After picking up the trailer for the psychological horror film "The Night House," I was left with a few clear expectations: a haunted house story, a malevolent apparition, some spooky atmosphere, and (if we're lucky) some real chills. Feel. What I didn't expect was a meaningful character study within an entertaining genre film and starring one of my favorite performances of the year so far.
Rebecca Hall is no stranger to great performances and some of her best have largely gone unnoticed. Her work in 2016's "Christine" and 2017's "Professor Marston and the Wonder Woman" are prime examples. In "The Night House" she carries most of the weight, appearing in practically every scene and imbuing the story with a relatable center for the audience.
Hall plays Beth, a schoolteacher in Upstate New York, whom we first meet only after her husband, Owen, inexplicably took his own life. The couple had been happily married for 14 years, but now Beth finds herself haunted by abandoned, fond memories and a cryptic suicide note, which leaves her with more questions than answers.
Her best friend Claire (a really good Sarah Goldberg) and a concerned neighbor Mel (Vondy Curtis-Hall) pay her visits and encourage her to move on with her life. But Beth mostly keeps herself, with her sadness, anger, and panic, inside the large double-decker lake house Owen built for them. But terrible disturbances at night (because that's when things like this happen in the movies) lead Beth (and us) to question whether she's really single. Maybe it's too much alcohol. Is it his misguided psyche playing tricks on him? Or has Owen returned from the grave?
"The Night House" is directed by David Brueckner, who has shown himself to be a smart and sensible genre filmmaker. Check out his contributions to horror compilations like "V/H/S" and "Southbound", as well as his debut single, "The Ritual". Here Brueckner takes some familiar tricks and uses them to great effect—a stereo suddenly playing by itself, loud raps at the door in the middle of the night, creepy silhouettes that disappear into the shadows. Aided by cinematographer Elisha Christian's clever camerawork and Ben Lovett's uneasy score, Brueckner creates a chilling sense of dread that is heightened each evening as Beth falls asleep.
While Brueckner & Co. is clearly having a great time that haunts us, the film works well because it never strays from its main focus — Beth's state of mind.
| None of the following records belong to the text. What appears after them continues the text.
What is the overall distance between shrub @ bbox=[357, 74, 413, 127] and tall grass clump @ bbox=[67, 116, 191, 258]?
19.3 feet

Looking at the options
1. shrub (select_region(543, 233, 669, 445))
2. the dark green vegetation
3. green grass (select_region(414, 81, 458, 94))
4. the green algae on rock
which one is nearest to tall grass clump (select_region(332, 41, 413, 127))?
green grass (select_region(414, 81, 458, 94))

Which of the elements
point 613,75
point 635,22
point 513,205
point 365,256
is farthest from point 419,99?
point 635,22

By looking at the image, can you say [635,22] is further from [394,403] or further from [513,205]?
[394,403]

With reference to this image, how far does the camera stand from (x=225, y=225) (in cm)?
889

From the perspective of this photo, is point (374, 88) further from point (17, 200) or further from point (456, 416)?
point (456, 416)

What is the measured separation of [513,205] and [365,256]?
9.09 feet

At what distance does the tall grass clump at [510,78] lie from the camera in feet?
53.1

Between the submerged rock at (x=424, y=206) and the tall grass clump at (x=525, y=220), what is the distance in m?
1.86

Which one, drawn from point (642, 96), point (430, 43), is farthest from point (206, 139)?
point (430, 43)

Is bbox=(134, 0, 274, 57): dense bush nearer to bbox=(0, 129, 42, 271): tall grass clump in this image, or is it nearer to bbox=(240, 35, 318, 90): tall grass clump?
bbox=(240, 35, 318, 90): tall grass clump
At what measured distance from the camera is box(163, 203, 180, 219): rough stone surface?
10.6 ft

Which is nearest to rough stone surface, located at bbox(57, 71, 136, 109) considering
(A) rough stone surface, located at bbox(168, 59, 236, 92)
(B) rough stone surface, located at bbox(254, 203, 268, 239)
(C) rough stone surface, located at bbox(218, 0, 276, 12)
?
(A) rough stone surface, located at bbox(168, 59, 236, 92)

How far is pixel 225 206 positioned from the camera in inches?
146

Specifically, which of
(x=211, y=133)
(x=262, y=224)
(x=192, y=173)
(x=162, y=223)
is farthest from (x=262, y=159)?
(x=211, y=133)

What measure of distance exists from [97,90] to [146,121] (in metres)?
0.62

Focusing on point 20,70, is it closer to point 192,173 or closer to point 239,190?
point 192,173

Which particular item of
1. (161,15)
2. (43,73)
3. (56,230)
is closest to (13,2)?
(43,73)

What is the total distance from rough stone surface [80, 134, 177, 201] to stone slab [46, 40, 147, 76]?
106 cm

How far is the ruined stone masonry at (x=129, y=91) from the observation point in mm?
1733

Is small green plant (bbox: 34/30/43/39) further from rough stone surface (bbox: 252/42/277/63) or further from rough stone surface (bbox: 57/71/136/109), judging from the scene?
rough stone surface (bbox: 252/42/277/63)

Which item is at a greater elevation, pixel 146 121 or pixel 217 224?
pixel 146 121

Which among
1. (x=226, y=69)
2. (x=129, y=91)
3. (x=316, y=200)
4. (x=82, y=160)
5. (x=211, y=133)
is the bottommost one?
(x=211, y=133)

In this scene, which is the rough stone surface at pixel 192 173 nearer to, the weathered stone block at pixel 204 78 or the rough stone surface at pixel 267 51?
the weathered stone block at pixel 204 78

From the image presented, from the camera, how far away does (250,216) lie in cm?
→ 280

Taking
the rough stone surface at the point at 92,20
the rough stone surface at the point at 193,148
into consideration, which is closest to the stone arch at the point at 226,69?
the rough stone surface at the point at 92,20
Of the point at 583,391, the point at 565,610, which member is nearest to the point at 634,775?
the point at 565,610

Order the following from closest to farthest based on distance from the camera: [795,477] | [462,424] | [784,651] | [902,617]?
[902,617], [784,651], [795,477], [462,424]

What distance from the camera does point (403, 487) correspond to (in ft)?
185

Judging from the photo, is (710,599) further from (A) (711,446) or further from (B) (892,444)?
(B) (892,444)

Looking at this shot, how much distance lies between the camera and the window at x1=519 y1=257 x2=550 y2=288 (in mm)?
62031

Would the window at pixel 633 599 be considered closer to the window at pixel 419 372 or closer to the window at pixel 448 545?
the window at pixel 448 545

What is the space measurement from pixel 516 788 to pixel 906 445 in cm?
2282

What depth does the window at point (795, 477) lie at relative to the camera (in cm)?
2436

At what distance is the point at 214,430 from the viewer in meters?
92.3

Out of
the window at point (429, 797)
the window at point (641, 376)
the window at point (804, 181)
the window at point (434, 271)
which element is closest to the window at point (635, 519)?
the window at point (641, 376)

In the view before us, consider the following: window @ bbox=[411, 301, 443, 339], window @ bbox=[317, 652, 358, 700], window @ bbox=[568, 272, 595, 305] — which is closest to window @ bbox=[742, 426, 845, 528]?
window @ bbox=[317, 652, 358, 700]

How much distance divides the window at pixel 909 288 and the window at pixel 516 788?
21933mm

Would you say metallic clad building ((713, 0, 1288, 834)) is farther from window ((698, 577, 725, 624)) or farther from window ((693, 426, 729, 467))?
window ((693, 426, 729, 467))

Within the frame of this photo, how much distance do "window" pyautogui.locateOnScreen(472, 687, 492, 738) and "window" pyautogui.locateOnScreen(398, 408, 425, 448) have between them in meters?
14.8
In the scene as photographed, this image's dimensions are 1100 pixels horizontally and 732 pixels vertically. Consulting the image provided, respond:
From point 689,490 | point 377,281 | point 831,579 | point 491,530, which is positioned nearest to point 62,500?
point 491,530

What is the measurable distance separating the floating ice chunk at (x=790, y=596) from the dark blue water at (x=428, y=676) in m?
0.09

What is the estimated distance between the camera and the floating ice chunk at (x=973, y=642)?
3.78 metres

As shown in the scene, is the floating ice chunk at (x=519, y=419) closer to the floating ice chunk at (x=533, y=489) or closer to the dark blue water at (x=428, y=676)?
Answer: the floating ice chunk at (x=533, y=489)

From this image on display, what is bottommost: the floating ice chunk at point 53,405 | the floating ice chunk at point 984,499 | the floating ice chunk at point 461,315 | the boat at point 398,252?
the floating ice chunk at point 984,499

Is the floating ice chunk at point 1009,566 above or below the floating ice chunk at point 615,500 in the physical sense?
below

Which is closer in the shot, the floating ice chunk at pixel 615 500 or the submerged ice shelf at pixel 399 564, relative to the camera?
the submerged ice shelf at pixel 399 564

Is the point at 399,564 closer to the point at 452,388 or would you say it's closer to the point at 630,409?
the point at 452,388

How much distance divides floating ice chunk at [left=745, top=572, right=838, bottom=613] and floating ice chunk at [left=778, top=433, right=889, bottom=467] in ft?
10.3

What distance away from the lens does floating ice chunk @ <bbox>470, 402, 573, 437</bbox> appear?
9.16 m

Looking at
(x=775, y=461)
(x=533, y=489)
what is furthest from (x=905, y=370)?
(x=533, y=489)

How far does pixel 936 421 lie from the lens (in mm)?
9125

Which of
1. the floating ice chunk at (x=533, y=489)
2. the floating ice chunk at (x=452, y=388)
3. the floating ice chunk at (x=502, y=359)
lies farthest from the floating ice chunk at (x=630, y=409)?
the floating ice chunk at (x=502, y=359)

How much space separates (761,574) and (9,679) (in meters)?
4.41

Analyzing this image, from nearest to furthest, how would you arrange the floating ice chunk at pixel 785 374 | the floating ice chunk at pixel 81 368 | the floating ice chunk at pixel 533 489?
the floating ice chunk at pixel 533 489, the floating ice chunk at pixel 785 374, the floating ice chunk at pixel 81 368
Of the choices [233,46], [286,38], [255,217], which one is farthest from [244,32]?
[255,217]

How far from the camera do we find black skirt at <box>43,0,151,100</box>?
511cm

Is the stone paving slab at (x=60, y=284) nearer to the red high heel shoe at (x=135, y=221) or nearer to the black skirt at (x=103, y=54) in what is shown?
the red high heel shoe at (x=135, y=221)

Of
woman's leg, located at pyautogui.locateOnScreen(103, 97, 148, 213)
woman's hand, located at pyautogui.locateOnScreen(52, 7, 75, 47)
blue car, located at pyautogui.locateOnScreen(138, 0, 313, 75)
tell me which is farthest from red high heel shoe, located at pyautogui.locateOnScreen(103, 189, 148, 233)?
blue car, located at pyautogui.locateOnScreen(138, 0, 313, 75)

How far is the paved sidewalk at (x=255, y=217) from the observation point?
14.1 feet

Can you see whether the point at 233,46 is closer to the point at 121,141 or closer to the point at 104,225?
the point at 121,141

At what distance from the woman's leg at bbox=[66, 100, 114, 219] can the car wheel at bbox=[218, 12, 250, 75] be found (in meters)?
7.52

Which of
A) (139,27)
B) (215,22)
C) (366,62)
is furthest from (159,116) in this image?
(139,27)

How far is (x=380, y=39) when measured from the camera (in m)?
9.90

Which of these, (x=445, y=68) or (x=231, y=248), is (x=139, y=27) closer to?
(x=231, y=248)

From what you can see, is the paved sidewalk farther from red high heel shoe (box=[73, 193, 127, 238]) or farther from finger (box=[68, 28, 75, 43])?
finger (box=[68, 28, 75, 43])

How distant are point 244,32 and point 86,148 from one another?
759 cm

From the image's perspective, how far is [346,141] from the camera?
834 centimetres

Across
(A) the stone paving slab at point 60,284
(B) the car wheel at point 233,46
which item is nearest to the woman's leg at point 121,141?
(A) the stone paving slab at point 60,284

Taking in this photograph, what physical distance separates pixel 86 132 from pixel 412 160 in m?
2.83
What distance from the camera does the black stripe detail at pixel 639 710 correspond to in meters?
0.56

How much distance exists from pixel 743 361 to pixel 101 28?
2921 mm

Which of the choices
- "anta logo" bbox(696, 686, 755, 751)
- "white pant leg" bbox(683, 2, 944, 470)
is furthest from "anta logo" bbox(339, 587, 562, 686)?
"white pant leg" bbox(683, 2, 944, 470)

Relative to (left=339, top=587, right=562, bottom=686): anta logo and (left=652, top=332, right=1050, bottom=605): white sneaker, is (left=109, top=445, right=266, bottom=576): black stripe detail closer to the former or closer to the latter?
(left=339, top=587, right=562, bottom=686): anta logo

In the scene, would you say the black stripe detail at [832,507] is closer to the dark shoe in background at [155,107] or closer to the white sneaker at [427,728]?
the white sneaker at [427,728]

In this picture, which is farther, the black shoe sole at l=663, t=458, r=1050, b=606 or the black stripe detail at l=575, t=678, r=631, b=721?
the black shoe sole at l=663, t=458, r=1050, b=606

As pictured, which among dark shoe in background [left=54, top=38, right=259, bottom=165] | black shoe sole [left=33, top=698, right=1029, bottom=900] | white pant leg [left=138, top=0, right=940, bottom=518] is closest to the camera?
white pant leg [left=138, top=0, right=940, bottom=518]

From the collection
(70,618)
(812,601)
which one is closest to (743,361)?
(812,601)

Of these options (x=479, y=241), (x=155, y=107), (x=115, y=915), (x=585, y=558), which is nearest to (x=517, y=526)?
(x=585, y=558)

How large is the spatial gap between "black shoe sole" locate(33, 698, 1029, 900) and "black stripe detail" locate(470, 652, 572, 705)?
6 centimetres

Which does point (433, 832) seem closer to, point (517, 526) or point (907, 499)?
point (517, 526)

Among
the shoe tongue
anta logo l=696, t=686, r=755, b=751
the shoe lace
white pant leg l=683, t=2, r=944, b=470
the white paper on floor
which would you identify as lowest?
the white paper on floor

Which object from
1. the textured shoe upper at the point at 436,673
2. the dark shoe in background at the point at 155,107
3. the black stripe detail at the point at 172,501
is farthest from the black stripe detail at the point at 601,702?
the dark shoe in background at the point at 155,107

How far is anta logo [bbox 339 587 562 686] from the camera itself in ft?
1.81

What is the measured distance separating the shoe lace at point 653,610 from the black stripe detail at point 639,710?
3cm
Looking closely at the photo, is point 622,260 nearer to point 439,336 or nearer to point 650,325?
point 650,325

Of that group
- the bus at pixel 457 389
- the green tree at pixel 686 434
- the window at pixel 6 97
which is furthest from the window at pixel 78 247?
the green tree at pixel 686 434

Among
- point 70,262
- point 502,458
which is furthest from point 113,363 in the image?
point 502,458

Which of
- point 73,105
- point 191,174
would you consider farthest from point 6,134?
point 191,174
The script (co-written by Ben Collins and Luke Piotrowski) fills us with depression and her past struggles with "dark thoughts" and how it was Owen "who kept them at bay."
But Beth isn't perceived as an emotionally vulnerable girl in supernatural and psychological distress. He has patience and we get a good idea of it in the opening scene where a grieving parent visits him in school. We also see it when she finds clues in her husband's belongings that point to a possible secret life—the pictures on his phone, the confusing scribbles on the margins of equally confusing books, here. Even magic signs.
Against the advice of others, Beth searches deeper, discovering discoveries that test her mettle and push her closer to the cosmic brink. Meanwhile a seemingly sinister presence heightens her terror, resembling a "gaslighting" husband one minute and more diabolical the next.
Collins and Piotrowski do a great job keeping things under wraps, leaving a trail full of clues for breadcrumbs (with a few variations) for our minds to follow. Plus, Brueckner makes great use of his space to satisfy our apprehension. The opening shots offer some delightful teases—a dinghy sitting in the lake rhythmically hitting the dock, the soothing high-pitched sounds of wind chimes, a steady but gentle breeze that whispers through the tall oak treetops. But any notion of serenity quickly evaporates, overtaken by growing feelings of isolation and hopelessness that Brueckner deftly pulls out of his otherwise picturesque setting.
"The Night House" premiered at Sundance in 2020 and it doesn't take long to see why Searchlight Pictures swooped in and dropped $12 million for distribution rights. It is a highly satisfying horror thriller that fully embraces elements of its genre, while also deftly tackling some heavy themes like mortality, depression, grief and suicide. Some details of the story could be a bit sloppy in the final act and the ending could be a touch too clean for some flavor. But the deeper the filmmakers dug into the crumbling psychology of the main character, the more I appreciated what they were going to do.
And any opportunity to see Rebecca Hall play a soulful role like this is a treat in itself.